The success of relationships is tied to hundreds of tiny interactions that couples have every day.  These interactions consist of:

  • A bid for connection by one partner
    • Verbal: comment, question, request
    • Non-verbal: touch, gesture, facial expression
  • The other partner’s response:
    • turning toward
    • turning away
    • turning against.

  1. The difference between couples headed for divorce and those in lasting relationships:
  • Happy couples made as many as 100 bids for connection during a ten minute conversation, while couples headed for divorce made only 65
  • Husbands headed for divorce ignored 82% of their wives’ bids for connection, while husbands in good relationships ignored only 19%
  • Wives headed for divorce ignored 50% of their husbands’ bids for connection, while wives in good relationships ignored only 14%.

  1. To make more of these connections in your own relationship, you need to:
  • Recognize your partner’s bids for connection
  • Know which responses will reinforce your emotional connection
  • Know how your own behavior can create or destroy opportunities for connection.
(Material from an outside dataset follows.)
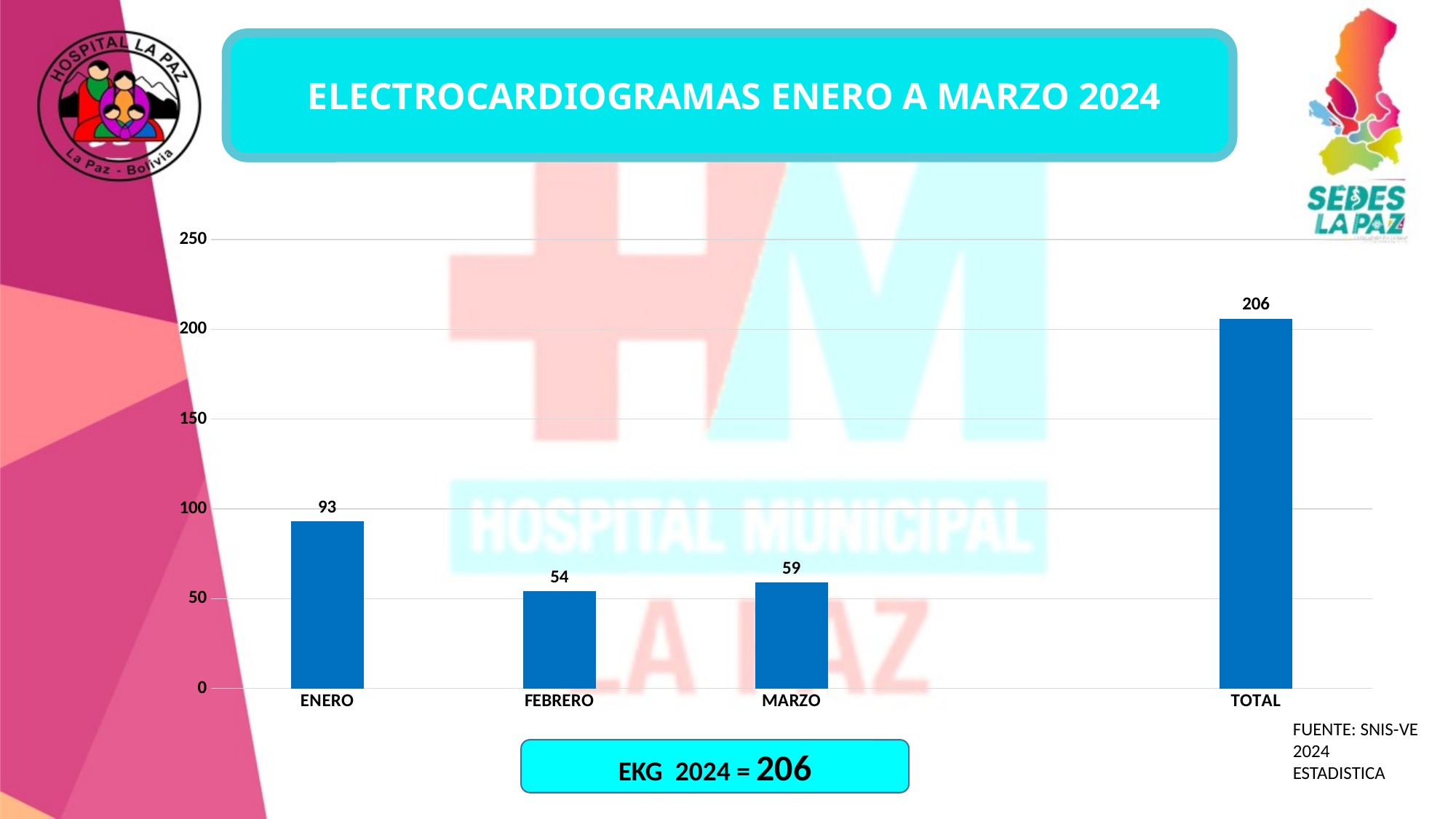
What is the title of the chart? ELECTROCARDIOGRAMAS ENERO A MARZO 2024 Which month (ENERO, FEBRERO or MARZO) has the highest value? ENERO What kind of chart is shown on the slide? bar chart What is the value for MARZO? 59 What is the value for FEBRERO? 54 What is the value for TOTAL? 206 What is the value for ENERO? 93 Which category has the lowest value? FEBRERO What is the difference between the values for ENERO and FEBRERO? 39 Is the value for TOTAL greater or less than 200? greater Which is larger, the value for MARZO or the value for FEBRERO? MARZO How many categories are shown on the x axis? 4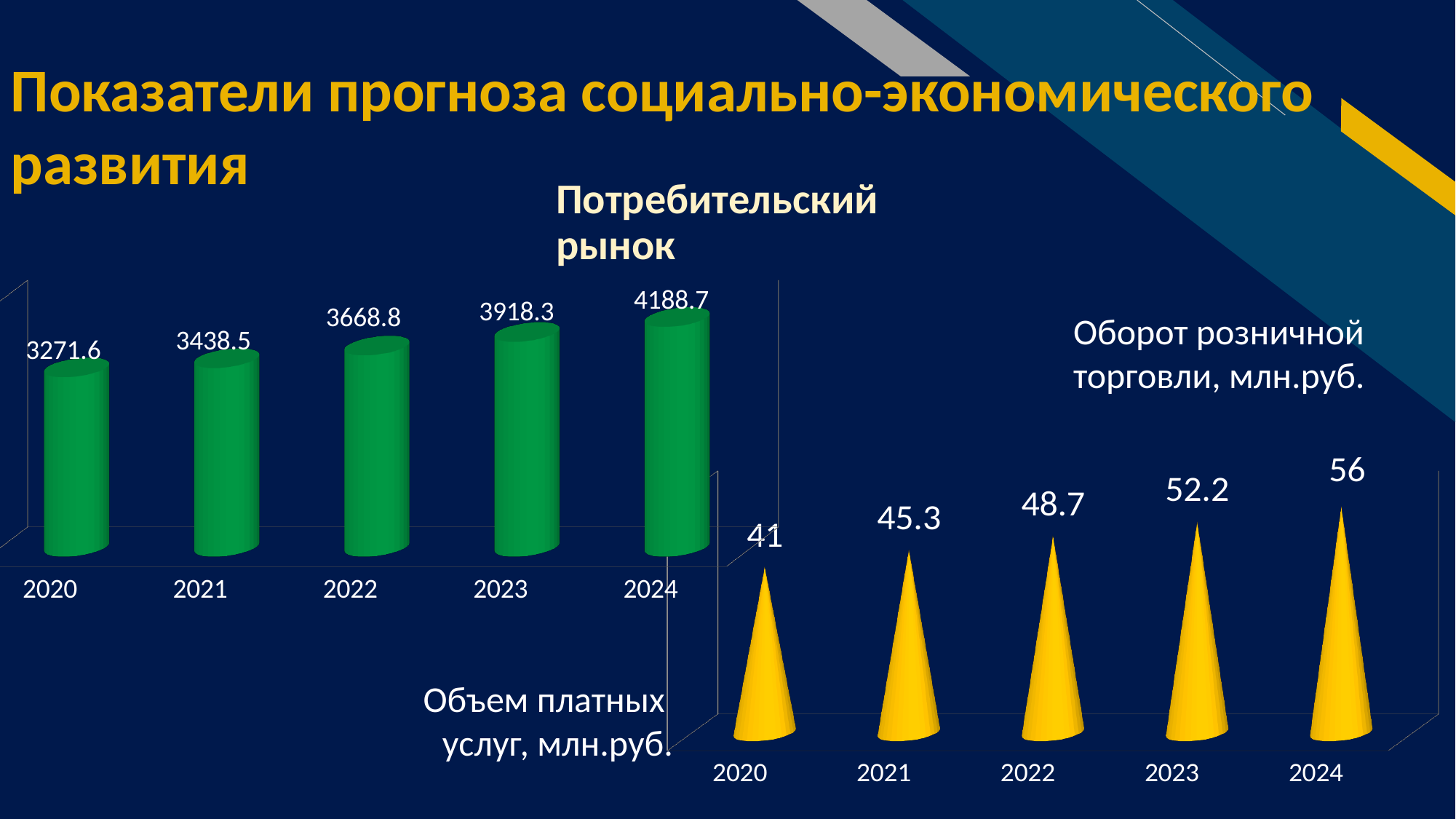
On the right chart with yellow cones, what is the value for 2021? 45.3 On the right chart with yellow cones, what is the difference between the values for 2023 and 2022? 3.5 On the right chart with yellow cones, do the values rise or fall from 2020 to 2024? rise On the right chart with yellow cones, what is the value for 2024? 56 On the left chart with green bars, what is the value for 2023? 3918.3 On the left chart with green bars, which year has the highest value? 2024 What type of chart is the left chart with green bars? bar chart On the left chart with green bars, what is the difference between the values for 2024 and 2020? 917.1 On the left chart with green bars, which is larger: the value for 2021 or the value for 2022? 2022 On the right chart with yellow cones, which year has the lowest value? 2020 On the left chart with green bars, what is the value for 2020? 3271.6 How many years are shown on the right chart with yellow cones? 5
  1. Recognising bids for connection:
  • Statements directly communicating emotional need
    • “I’m feeling sad.”
    • “I need to talk to you.”
  • Emotionally significant topics
    • “Tommy got into a fight at school.”
    • “My mom is back in the hospital.”
    • “I got the promotion!”
  • Opportunity to express interest
    • “I had lunch with Pat.”
    • “I like this cereal more than the other one.”
  • Simple request
    • “Could you pick up some toothpaste while you’re out?”
  • Touches and gestures
  • Facial expressions and body language

  1. Responding by reinforcing the connection
  • Reinforce connection by turning toward
    • Acknowledge (nod, smile, “uh-huh”)
    • Express sympathy or interest
    • Ask a follow up question
    • Ask about how they are feeling (“You look sad.”)
  • Turning away discourages attempts to connect
    • Preoccupied response or no response
    • Irrelevant response
    • Interruption
  • Turning against discourages attempts to connect
    • Angry, contemptuous, defensive, or critical response.

  1. Dealing with negative feelings that lead to failed bids and turning against
  • People who are overwhelmed with anger or other negative feelings tend to destroy opportunities for emotional connection
  • There are three ways to deal with your negative feelings:
  • Express them in an attack on your partner
    • “ You never do your share of the housework!”
  • Suppress your feelings in order to avoid conflict
  • Disclose your feelings without acting them out:
    • “I am upset because I’ve had to do all the housework three weeks in a row.”
  • Disclosing is difficult, but can help you resolve your feelings and is much more likely to lead to an emotional connection with your partner.

Further reading

John M. Gottman and Joan DeClaire, The Relationship Cure: 5 Step Guide for Building Better Connections with Family, Friends and Lovers  (Crown Publishers, 2001).